# Exercise
Apart from the pictures, every entry must be retyped exactly.
--
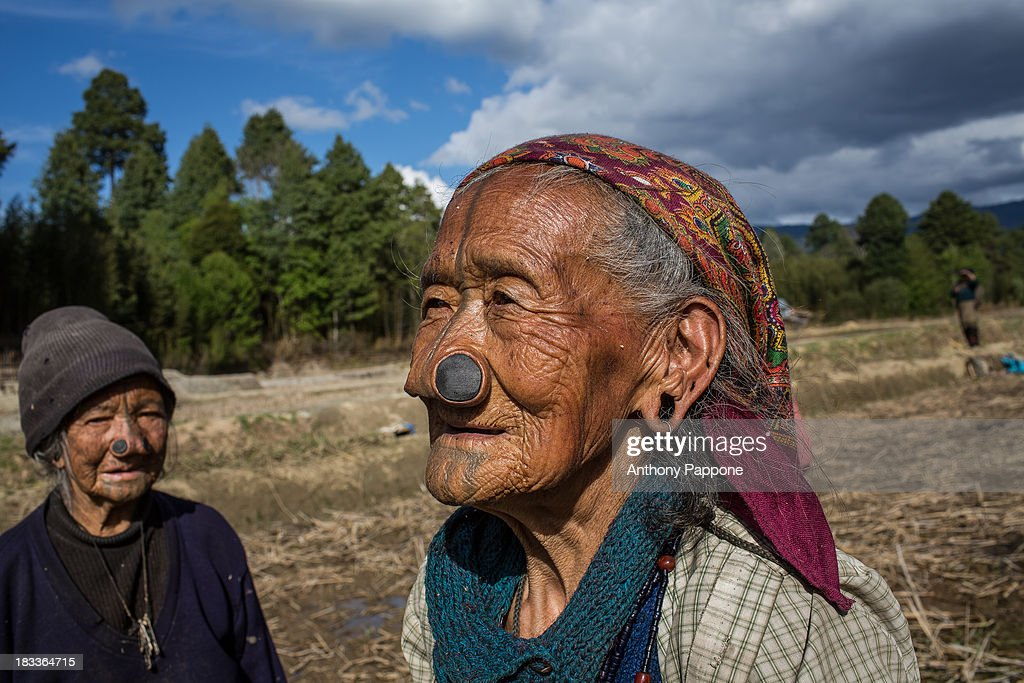 Content Old Woman Of The Apatani Tribe With Nose Pierced To Work In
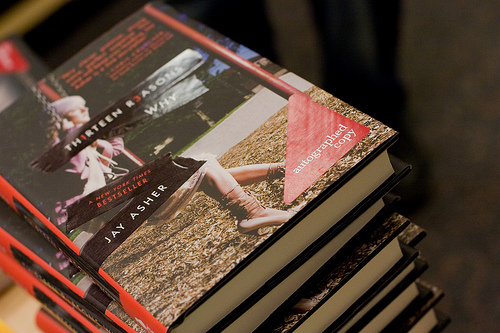 A stack of copies of Jay Asher's THIRTEEN REASONS WHY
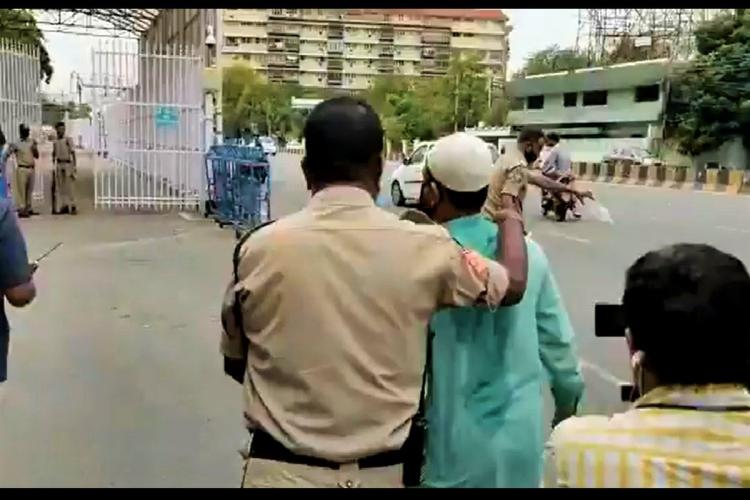 Police rescue a man who attempted to kill himself outside the residence of the Telangana Chief Minister
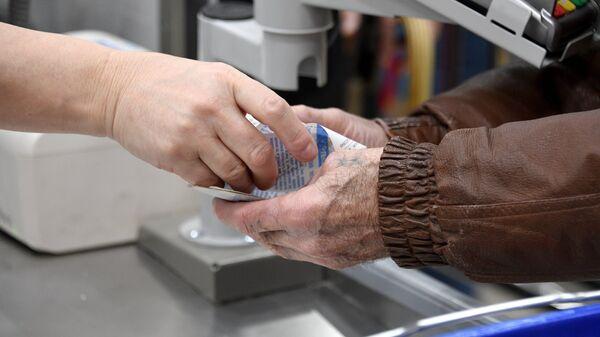 Покупательница забирает сдачу и чек в супермаркете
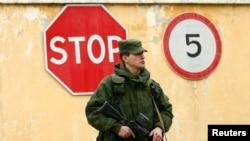 一位被认为是俄罗斯士兵的穿军服的人守卫在乌克兰在塞瓦斯托波尔的军事基地外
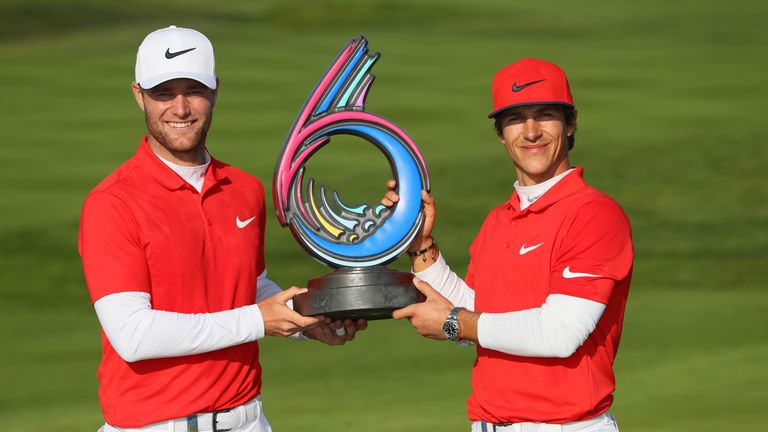 Thorbjorn Olesen and Lucas Bjerregaard of Denmark pose with the trophy after winning the final match against Australia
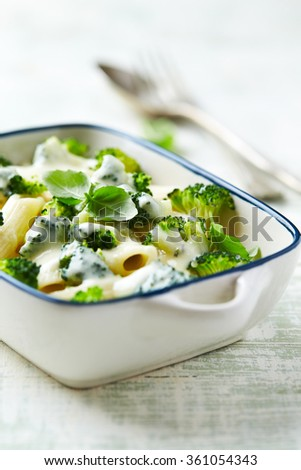 Penne baked with mozzarella and broccoli - stock photo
--
# Solved problem
 Content Old Woman Of The Apatani Tribe With Nose Pierced To Work In
 A stack of copies of Jay Asher's THIRTEEN REASONS WHY
 Police rescue a man who attempted to kill himself outside the residence of the Telangana Chief Minister
 Покупательница забирает сдачу и чек в супермаркете
 一位被认为是俄罗斯士兵的穿军服的人守卫在乌克兰在塞瓦斯托波尔的军事基地外
 Thorbjorn Olesen and Lucas Bjerregaard of Denmark pose with the trophy after winning the final match against Australia
 Penne baked with mozzarella and broccoli - stock photo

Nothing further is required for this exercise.